Description of the task: Copy out the data word for word, from the line containing "From the image's" through the line containing "3. the purple flower at point (22, 114)", including both of those lines.

Data:
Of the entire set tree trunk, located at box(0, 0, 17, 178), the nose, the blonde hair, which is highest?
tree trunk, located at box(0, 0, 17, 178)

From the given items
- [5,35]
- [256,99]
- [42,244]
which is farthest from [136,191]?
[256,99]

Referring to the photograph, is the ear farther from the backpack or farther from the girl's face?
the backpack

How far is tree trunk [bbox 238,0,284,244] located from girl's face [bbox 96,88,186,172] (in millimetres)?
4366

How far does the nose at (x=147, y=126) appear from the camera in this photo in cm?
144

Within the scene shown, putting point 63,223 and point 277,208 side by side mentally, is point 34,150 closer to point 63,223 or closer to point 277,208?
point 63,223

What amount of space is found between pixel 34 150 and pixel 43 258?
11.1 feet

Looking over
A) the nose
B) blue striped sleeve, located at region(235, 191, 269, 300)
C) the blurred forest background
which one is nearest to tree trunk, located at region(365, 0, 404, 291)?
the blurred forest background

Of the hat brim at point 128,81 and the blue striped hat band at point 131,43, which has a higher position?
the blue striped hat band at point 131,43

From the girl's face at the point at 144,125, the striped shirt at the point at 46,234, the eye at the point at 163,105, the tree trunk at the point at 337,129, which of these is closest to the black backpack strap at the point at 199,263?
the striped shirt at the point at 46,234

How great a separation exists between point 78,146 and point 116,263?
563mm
---
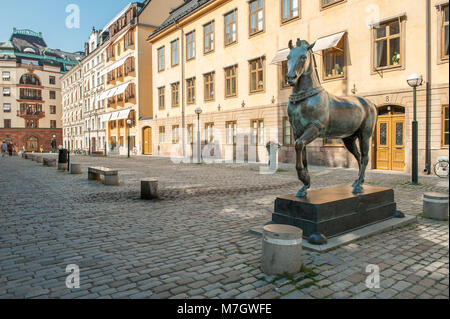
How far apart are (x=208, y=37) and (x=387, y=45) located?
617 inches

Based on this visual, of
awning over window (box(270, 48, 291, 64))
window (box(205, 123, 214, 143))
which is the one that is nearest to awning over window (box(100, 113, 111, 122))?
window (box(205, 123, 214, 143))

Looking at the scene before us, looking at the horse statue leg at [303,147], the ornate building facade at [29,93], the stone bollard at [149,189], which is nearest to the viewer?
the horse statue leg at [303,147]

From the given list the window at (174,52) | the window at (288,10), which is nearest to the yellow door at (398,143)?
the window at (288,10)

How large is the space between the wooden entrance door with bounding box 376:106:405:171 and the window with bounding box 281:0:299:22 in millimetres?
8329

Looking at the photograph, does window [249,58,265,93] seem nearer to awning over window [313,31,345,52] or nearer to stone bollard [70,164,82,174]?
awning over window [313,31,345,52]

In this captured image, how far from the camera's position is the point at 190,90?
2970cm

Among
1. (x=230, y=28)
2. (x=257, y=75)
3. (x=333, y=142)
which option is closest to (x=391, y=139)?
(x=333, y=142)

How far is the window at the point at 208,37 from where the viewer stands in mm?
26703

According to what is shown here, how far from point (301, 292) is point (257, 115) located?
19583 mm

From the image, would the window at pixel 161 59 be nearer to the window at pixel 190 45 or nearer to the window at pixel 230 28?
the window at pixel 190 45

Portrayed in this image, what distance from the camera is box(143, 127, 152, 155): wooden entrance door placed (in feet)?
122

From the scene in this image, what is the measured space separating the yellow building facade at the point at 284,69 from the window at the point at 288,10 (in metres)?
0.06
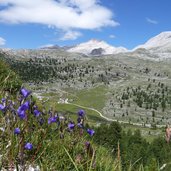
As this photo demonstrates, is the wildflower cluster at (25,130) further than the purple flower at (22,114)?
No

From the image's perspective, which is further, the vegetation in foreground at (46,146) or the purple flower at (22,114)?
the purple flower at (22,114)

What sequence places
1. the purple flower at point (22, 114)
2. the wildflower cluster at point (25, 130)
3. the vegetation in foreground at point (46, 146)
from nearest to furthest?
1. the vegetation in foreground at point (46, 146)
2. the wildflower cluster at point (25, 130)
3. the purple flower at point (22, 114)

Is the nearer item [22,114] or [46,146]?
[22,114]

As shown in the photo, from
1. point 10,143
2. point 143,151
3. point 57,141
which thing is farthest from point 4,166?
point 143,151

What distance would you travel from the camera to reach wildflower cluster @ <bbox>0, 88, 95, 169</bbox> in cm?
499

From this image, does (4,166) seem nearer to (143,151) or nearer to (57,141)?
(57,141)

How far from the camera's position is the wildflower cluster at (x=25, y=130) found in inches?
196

Reply to the exercise:
From the image's perspective, which is further, the vegetation in foreground at (46,146) or the purple flower at (22,114)?
the purple flower at (22,114)

What sequence places
1. the purple flower at point (22, 114)
2. the wildflower cluster at point (25, 130)
3. the vegetation in foreground at point (46, 146)
from nearest to furthest?
1. the vegetation in foreground at point (46, 146)
2. the wildflower cluster at point (25, 130)
3. the purple flower at point (22, 114)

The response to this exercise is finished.